▸ Task brief:
Reproduce, word for word, the lines from the one containing "Looking at the image" through the end of the records, including both ends. Leave the pictures out of your answer.

Dataset entries
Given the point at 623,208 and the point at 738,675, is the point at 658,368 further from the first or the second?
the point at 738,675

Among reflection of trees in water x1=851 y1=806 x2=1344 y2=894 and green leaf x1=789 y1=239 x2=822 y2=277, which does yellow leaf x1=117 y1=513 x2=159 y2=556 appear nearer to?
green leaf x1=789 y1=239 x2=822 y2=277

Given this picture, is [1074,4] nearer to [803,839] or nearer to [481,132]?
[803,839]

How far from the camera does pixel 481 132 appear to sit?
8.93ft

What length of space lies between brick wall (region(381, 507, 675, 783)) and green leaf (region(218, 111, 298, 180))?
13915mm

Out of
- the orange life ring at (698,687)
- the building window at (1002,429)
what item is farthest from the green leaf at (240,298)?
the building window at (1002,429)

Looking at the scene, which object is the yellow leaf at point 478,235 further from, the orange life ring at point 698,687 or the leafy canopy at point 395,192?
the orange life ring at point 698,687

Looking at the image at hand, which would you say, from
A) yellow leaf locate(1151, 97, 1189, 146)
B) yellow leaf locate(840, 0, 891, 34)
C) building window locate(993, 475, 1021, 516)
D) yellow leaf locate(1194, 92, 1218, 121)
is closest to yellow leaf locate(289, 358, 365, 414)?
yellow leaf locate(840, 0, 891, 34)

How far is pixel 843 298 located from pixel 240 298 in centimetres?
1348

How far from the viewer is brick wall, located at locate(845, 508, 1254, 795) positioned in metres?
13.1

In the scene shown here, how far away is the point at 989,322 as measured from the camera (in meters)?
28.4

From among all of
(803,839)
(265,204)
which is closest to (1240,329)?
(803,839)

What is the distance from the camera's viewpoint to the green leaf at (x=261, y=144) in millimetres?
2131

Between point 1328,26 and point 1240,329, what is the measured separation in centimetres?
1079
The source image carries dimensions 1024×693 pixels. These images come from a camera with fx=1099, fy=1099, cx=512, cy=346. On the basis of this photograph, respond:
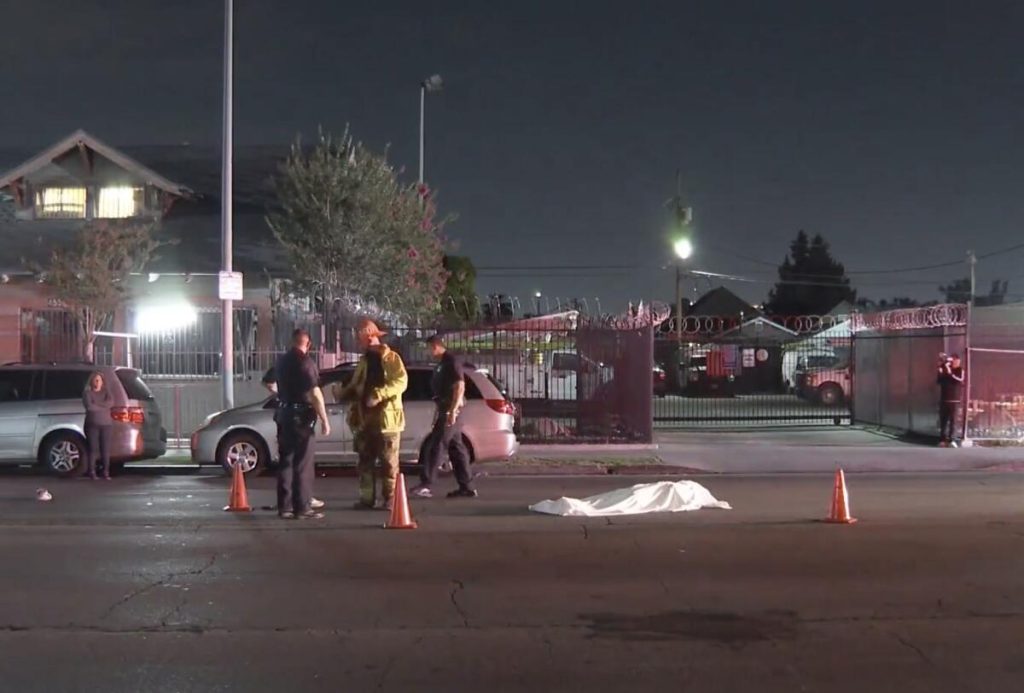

▸ Response to this exercise:
Looking at the image at hand, which would you say, from
A) yellow leaf locate(1151, 97, 1189, 146)
B) yellow leaf locate(840, 0, 891, 34)
C) building window locate(993, 475, 1021, 516)
D) yellow leaf locate(1194, 92, 1218, 121)
is closest to yellow leaf locate(289, 358, 365, 414)?
yellow leaf locate(840, 0, 891, 34)

How far is pixel 843 298 located from pixel 240 298 in centimetres?
1348

How far from the viewer is brick wall, located at locate(845, 508, 1254, 795) positioned in metres?
13.1

In the scene shown here, how far away is the point at 989,322 as measured from the camera (in meters)?
28.4

From among all of
(803,839)
(265,204)
which is closest to (1240,329)?
(803,839)

What is the distance from the camera's viewpoint to the green leaf at (x=261, y=144) in millimetres?
2131

Between point 1328,26 and point 1240,329, what is the measured separation in centimetres?
1079
The source image carries dimensions 1024×693 pixels. These images come from a camera with fx=1099, fy=1099, cx=512, cy=346. On the basis of this photograph, respond:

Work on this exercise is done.